Trade-off: cursors do not support random page access ("jump to page 50"). If you need both, expose two endpoints or make the pagination style a query parameter.
Filtering
A well-designed filter interface is composable, predictable, and documented.
Simple equality filters as query parameters work for most cases:
GET /orders?status=shipped&customerId=cust_123 HTTP/1.1For range and comparison operators, use a consistent suffix or bracket notation:
GET /orders?createdAt[gte]=2025-10-01&createdAt[lt]=2025-11-01
GET /orders?amount[gt]=100&amount[lte]=500For full-featured filter expressions, consider a structured query string or a request body (POST to a search endpoint):
POST /orders/search HTTP/1.1
Content-Type: application/json
{
"filter": {
"and": [
{"field": "status", "op": "in", "value": ["shipped", "delivered"]},
{"field": "amount", "op": "gte", "value": 100},
{"field": "customer.country", "op": "eq", "value": "US"}
]
},
"sort": [{"field": "createdAt", "direction": "desc"}],
"limit": 50
}Documenting filterable fields explicitly prevents clients from trying to filter on unindexed columns and blowing up your database.
Sorting
Expose sort as a field name with optional direction:
GET /orders?sort=-createdAt,amount HTTP/1.1Convention: prefix - for descending. No prefix means ascending. Multiple sort fields are comma-separated.
Always include a tiebreaker. Sorting by createdAt alone is non-deterministic when two records share the same timestamp. Add id as a secondary sort:
ORDER BY created_at DESC, id DESCMatch this in your cursor encoding — the cursor must capture all sort fields to remain stable.
Response Envelope for Collections
Standardize your list response shape:
{
"data": [...],
"pagination": {
"nextCursor": "...",
"prevCursor": "...",
"limit": 25,
"hasMore": true
},
"meta": {
"totalCount": 1847,
"filteredCount": 312
}
}totalCount is expensive — avoid it in cursor-based APIs unless the client genuinely needs it. If you must provide it, cap the count estimate at a threshold (e.g., return "totalCount": ">10000") to avoid full table scans.
Key Takeaways
- Use offset pagination only for stable, human-navigable datasets; use cursor-based (keyset) pagination for anything at scale or that requires real-time consistency.
- Encode cursors as opaque base64 strings — their internal structure is an implementation detail, not a client contract.
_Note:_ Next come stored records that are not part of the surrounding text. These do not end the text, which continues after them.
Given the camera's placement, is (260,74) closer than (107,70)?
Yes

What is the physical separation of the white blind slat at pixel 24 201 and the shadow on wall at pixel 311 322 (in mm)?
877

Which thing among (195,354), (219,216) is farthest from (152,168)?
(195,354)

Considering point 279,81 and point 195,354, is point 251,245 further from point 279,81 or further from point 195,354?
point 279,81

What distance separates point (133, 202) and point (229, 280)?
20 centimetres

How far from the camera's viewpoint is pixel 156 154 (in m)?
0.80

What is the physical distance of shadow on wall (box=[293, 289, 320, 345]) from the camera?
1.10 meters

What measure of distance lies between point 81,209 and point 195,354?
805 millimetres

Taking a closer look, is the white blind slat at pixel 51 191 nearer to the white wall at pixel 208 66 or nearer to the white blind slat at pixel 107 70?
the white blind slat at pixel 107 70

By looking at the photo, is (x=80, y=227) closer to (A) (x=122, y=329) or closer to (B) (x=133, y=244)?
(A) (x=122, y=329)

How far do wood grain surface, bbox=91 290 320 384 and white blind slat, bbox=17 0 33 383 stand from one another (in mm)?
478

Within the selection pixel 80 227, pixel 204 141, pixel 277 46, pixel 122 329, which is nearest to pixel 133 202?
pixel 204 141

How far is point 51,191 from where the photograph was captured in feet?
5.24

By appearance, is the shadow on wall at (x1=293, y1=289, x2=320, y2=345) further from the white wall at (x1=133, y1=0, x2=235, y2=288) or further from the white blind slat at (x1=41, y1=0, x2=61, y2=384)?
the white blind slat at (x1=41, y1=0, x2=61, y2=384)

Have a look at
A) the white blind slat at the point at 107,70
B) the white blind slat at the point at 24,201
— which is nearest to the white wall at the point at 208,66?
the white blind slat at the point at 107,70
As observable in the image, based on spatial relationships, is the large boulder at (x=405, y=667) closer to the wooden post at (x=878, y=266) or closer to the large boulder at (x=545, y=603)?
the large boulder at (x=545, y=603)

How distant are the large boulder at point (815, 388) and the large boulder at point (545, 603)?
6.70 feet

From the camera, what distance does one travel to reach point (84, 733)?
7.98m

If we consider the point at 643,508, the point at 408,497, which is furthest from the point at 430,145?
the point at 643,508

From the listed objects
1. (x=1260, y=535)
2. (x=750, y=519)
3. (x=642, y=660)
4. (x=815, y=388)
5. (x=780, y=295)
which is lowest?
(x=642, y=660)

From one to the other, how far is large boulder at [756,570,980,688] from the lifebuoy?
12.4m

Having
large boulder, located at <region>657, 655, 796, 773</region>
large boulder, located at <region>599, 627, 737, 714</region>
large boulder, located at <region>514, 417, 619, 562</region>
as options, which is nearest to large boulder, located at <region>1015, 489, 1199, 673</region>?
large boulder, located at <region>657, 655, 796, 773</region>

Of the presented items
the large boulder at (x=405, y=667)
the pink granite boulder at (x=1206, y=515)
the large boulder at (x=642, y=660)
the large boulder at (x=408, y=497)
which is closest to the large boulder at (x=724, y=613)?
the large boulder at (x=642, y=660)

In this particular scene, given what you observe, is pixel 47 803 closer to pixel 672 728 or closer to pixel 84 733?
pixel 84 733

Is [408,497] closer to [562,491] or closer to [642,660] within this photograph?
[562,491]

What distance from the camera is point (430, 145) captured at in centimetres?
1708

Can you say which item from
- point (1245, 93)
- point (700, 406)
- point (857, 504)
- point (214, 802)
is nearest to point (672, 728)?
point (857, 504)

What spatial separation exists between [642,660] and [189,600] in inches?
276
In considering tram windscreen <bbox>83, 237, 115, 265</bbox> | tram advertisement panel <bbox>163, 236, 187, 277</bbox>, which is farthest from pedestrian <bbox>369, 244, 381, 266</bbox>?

- Support filter operators via a consistent convention (bracket notation or structured POST body) and document which fields are filterable.
- Always include a tiebreaker field in your sort order to guarantee deterministic pagination.
- Do not return unbounded
totalCountfrom cursor-based endpoints — it forces full table scans; prefer capped estimates or omit entirely. - Match your cursor encoding to all active sort fields, or page boundaries will drift when sorting changes.